This has come up in a few places recently and I think having a dedicated space to talk about these issues might help. I'm not sure there's much of a to-do here (yet, possibly ever) but this is a good place to have a dsicussion.

Conbench is designed to work with both micro- and macro-benchmarks. Internally we treat this incredibly similarly (though our runners sometimes treat them quick differently)1.

So far our distinction is as follows (note, that many of these are in reference to the Arrow benchmarks, but are applicable to other implementations, but of course each setup is unique)

Micro benchmarks Macro benchmarks
Measures a small (ideally tiny!) piece of code Tends to be a larger chunk of code (or at least the code touches more layers of our stack)
Uses relatively small inputs Users relatively large inputs
Iterations are very quick (mili or nano seconds) Iterations can be much longer (seconds, minutes)
Typically measures that code a massive number of times Typically measures that code a smaller number of times
Generally reports aggregated data (though, note that we do not currently pull all the aggregate details into conbench yet!) Reports each individual iteration
Is very good for targeted developer attention (e.g. "this benchmark got 50% slower, it's touching this specific code, figure out what happened") Is very good for top-line user-facing numbers "you can ingest this parquet file 2x faster on this common dataset than it was 2 years ago!"
Can and should be very tuned to the code being executed (sometimes) purposefully designed to be a generic external task that can be compared across implementations (TPC benchmarks, other industry standards)
Tends to be in lower-level languages (e.g. C++) Tends to be in higher-level languages (e.g. Python, R)

But @jgehrcke has mentioned a few times (very rightfully! one example) that there can be a tension in the macrobenchmarks between being helpful for driving development (targeted, not impacted by "uninteresting" things like disk speed, easily repeatable many times) and some of the properties of the macro benchmarks above (and most specifically, the external-validity that makes macro benchmarks good for user-facing questions of performance.
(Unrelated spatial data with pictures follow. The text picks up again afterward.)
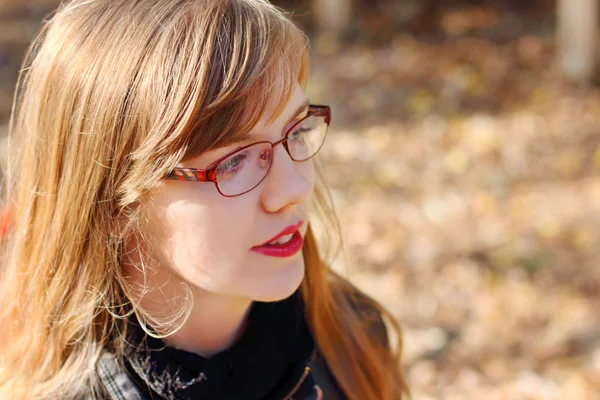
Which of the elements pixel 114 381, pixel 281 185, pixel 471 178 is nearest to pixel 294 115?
pixel 281 185

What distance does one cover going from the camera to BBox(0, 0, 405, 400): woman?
147 cm

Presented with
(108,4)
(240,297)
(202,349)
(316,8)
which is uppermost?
(316,8)

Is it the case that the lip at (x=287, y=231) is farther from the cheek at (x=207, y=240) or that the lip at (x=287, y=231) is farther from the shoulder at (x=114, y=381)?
the shoulder at (x=114, y=381)

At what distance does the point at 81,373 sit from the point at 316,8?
6.83 meters

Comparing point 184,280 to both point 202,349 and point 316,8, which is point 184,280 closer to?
point 202,349

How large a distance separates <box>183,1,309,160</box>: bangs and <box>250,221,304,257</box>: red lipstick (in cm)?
23

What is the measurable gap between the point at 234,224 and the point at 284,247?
0.46 feet

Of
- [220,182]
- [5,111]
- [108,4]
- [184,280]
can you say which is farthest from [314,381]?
[5,111]

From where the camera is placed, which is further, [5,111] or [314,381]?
[5,111]

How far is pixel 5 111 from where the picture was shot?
20.5ft

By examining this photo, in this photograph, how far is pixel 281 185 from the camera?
60.7 inches

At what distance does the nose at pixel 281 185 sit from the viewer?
1.54 metres

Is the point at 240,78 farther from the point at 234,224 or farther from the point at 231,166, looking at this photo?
the point at 234,224

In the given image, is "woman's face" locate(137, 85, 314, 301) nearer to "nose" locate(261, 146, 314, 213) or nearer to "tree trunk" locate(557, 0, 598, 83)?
"nose" locate(261, 146, 314, 213)
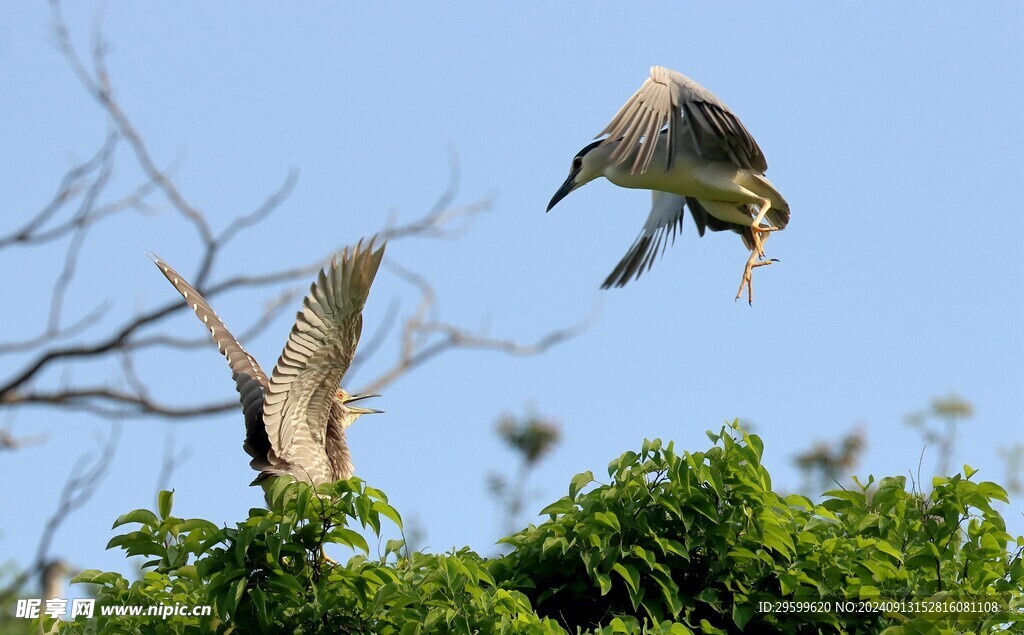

I wonder if we might benefit from thinking about these as more of a continuum, or possibly even having a midpoint between them ("minibenchmarks", "micro-style macro benchmarks", call these "macro benchmarks" and what's in the table above "integration benchmarks" or "jumbo benchmarks"): there are most certainly reasons why we might want a targeted benchmark in Python that exercises one and only one (smallish) section of code without confounders of things like disk I/O, etc. to help drive development and really show exactly where something has slowed down to drive development. But those don't neatly fit into macrobenchmarks as they are described in the table above — they have features of both. But, having both of these styles is important (for different purposes, some of which are listed in the table above).

Footnotes

  1. Treating them all the same internally is not a hard requirement — but is what we have done so far (and has a lot of benefits in that we don't have to implement multiple things for the same concepts, or introduce indirection with inheriting (both programmatically and conceptually).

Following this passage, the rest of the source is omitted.